### WHAT THE EXERCISE ASKS
Please retype the records below exactly, leaving out any pictures.

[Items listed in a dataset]
_____

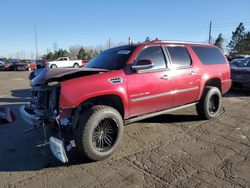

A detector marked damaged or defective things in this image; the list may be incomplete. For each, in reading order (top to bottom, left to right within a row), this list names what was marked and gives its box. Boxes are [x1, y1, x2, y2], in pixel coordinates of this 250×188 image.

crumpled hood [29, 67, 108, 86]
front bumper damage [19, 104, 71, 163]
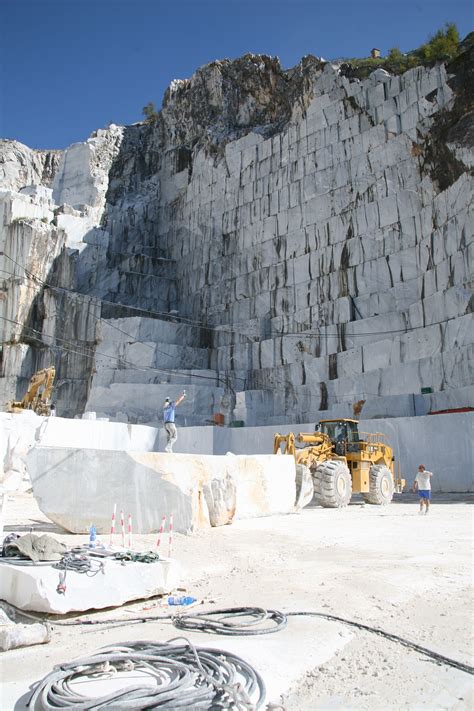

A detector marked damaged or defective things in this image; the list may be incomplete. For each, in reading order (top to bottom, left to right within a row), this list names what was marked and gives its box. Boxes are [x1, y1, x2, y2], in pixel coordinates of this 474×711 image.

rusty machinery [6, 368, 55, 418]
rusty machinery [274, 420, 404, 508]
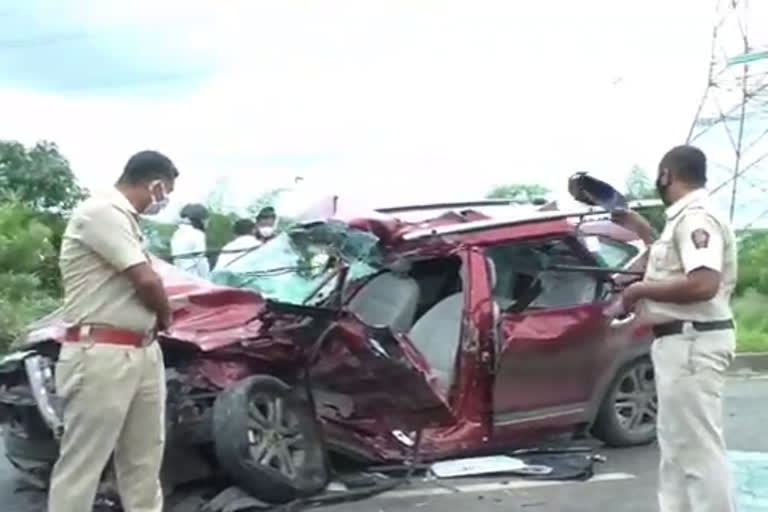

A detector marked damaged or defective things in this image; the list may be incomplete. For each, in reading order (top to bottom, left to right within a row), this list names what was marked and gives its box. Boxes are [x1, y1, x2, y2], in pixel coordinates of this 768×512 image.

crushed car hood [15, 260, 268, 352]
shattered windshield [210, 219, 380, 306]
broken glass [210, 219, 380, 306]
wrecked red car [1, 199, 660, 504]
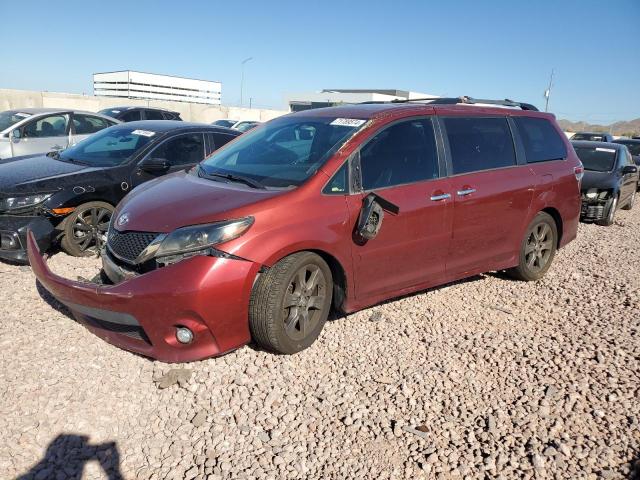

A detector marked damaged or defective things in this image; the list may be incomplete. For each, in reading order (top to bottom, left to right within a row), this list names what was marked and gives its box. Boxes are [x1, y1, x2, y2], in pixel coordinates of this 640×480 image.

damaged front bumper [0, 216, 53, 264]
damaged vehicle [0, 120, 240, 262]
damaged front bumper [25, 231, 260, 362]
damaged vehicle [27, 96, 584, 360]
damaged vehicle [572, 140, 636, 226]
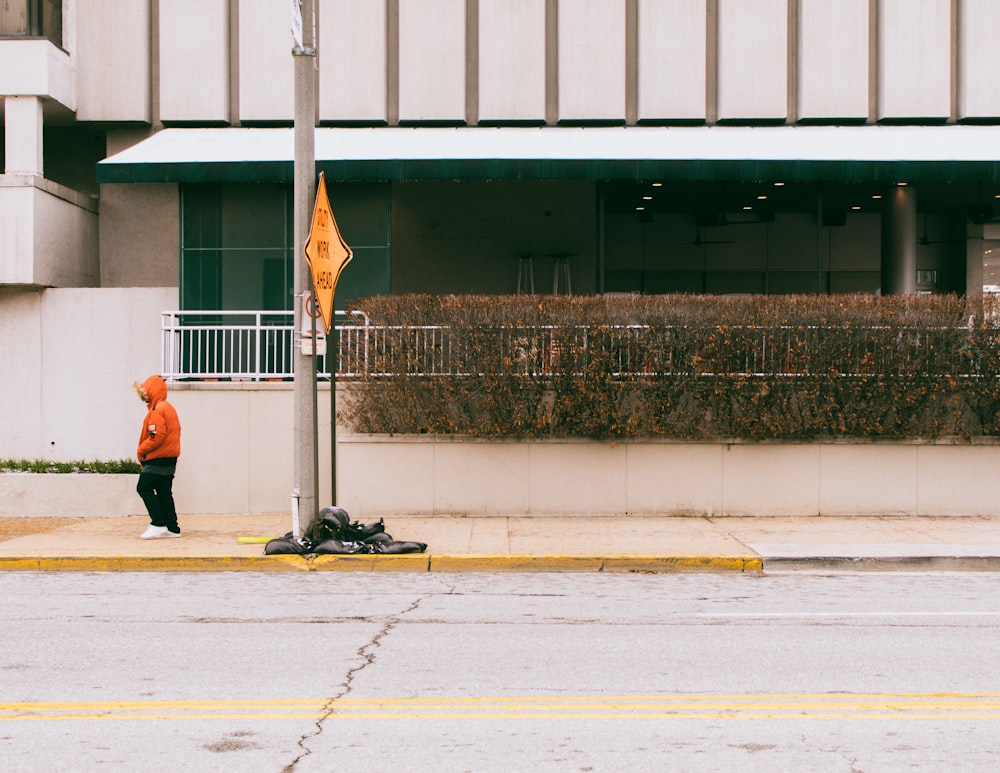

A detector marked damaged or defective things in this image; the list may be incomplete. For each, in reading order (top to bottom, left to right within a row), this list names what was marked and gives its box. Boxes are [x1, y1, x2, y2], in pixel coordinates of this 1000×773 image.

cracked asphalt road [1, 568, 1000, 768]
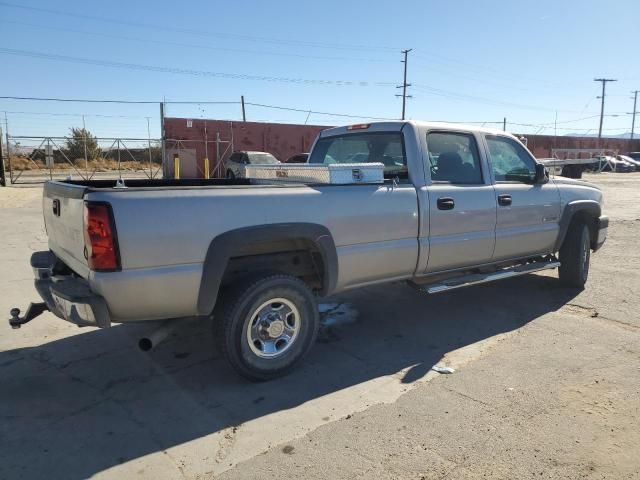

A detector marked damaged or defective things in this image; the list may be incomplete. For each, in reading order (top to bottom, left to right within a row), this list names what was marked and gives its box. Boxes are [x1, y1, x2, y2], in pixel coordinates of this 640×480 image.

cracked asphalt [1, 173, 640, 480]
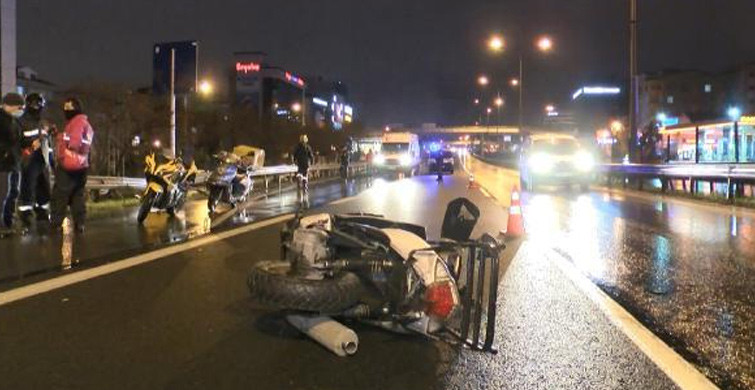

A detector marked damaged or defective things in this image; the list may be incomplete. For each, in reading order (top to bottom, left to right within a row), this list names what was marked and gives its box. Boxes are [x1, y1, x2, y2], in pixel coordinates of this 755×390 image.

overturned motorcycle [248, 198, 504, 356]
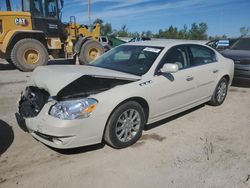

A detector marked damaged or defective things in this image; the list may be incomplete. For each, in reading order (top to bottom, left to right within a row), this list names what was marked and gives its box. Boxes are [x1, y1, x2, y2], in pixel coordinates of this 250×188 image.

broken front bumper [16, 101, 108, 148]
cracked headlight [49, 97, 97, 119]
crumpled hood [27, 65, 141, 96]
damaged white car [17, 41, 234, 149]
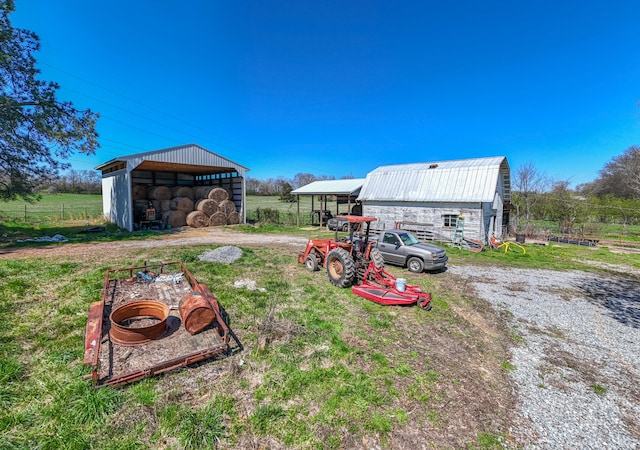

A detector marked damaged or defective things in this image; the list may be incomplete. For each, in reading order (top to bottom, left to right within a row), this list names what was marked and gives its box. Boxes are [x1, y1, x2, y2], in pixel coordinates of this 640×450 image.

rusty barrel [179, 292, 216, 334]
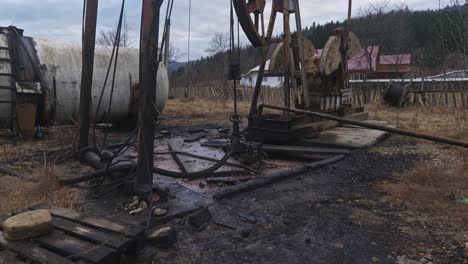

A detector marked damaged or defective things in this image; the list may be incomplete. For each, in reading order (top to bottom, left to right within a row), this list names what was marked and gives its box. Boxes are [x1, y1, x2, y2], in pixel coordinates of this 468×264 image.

_____

### SOLVED EXERCISE
A detector marked damaged or defective things in this image; the list may be incomplete. For each, in reading order (top to bottom, left to right within a row), this list names what was marked and gives its box. Boxes are [x1, y1, x2, y2], in pixel coordinates of this 250×188 image.

crumpled hood [29, 67, 108, 86]
front bumper damage [19, 104, 71, 163]

A detector marked damaged or defective things in this image; the list may be incomplete. For each, in reading order (top to bottom, left to right within a row), this list names what was marked and gives its box. Boxes are [x1, y1, x2, y2], in pixel coordinates of this 474×711 image.

rusty machinery [6, 368, 55, 418]
rusty machinery [274, 420, 404, 508]

A detector marked damaged or defective things in this image; the list may be incomplete. For each, in reading order (top to bottom, left to right within a row), this list names what was marked and gives its box. Boxes are [x1, y1, x2, y2], in pixel coordinates of this 768×512 image.

crushed car hood [15, 260, 268, 352]
shattered windshield [210, 219, 380, 306]
broken glass [210, 219, 380, 306]
wrecked red car [1, 199, 660, 504]

A detector marked damaged or defective things in this image; the list may be incomplete. For each, in reading order (top to bottom, left to right within a row), this list names what was marked and gives its box. Boxes are [x1, y1, x2, y2], in pixel coordinates of this 640×480 image.

damaged front bumper [0, 216, 53, 264]
damaged vehicle [0, 120, 240, 262]
damaged front bumper [25, 231, 260, 362]
damaged vehicle [27, 96, 584, 360]
damaged vehicle [572, 140, 636, 226]

A detector marked damaged or defective things in this image; the list may be incomplete. For each, in reading order (top to bottom, left to right within a row), this list names what was marked and gives its box. Boxes are [x1, y1, x2, y2], in pixel coordinates of this 1000×773 image.

cracked asphalt road [1, 568, 1000, 768]

A detector marked damaged or defective things in this image; the list may be incomplete. For each, in reading order (top to bottom, left to right within a row), this list names what was marked and gives its box. Boxes are [x1, y1, x2, y2], in pixel coordinates of this 640×480 image.

cracked asphalt [1, 173, 640, 480]

A detector marked damaged or defective things in this image; the list may be incomplete. For each, in reading order (top to bottom, left to right within a row), this list names what was marked and gives its box. Boxes are [x1, y1, x2, y2], in pixel coordinates of this 755×390 image.

overturned motorcycle [248, 198, 504, 356]

A detector marked damaged or defective things in this image; the list may be incomplete. For each, in reading order (top to bottom, left to right within a row), this list names what was marked and gives its box. Boxes are [x1, y1, x2, y2], in pixel coordinates of this 250×188 image.

broken front bumper [16, 101, 108, 148]
cracked headlight [49, 97, 97, 119]
crumpled hood [27, 65, 141, 96]
damaged white car [17, 41, 234, 149]

A detector marked damaged or defective things in this image; the list may be incomplete. For each, in reading order (top to bottom, left to right within a row), this list names what was marked and gives its box. Boxes are [x1, y1, x2, y2], in pixel coordinates of this 640×450 image.

rusty barrel [179, 292, 216, 334]

A detector marked damaged or defective things in this image; the list may be incomplete. For each, in reading order (top to bottom, left to right within a row), this list names what was marked and gives its box. Boxes are [x1, y1, x2, y2], in pixel coordinates of this 468×264 image.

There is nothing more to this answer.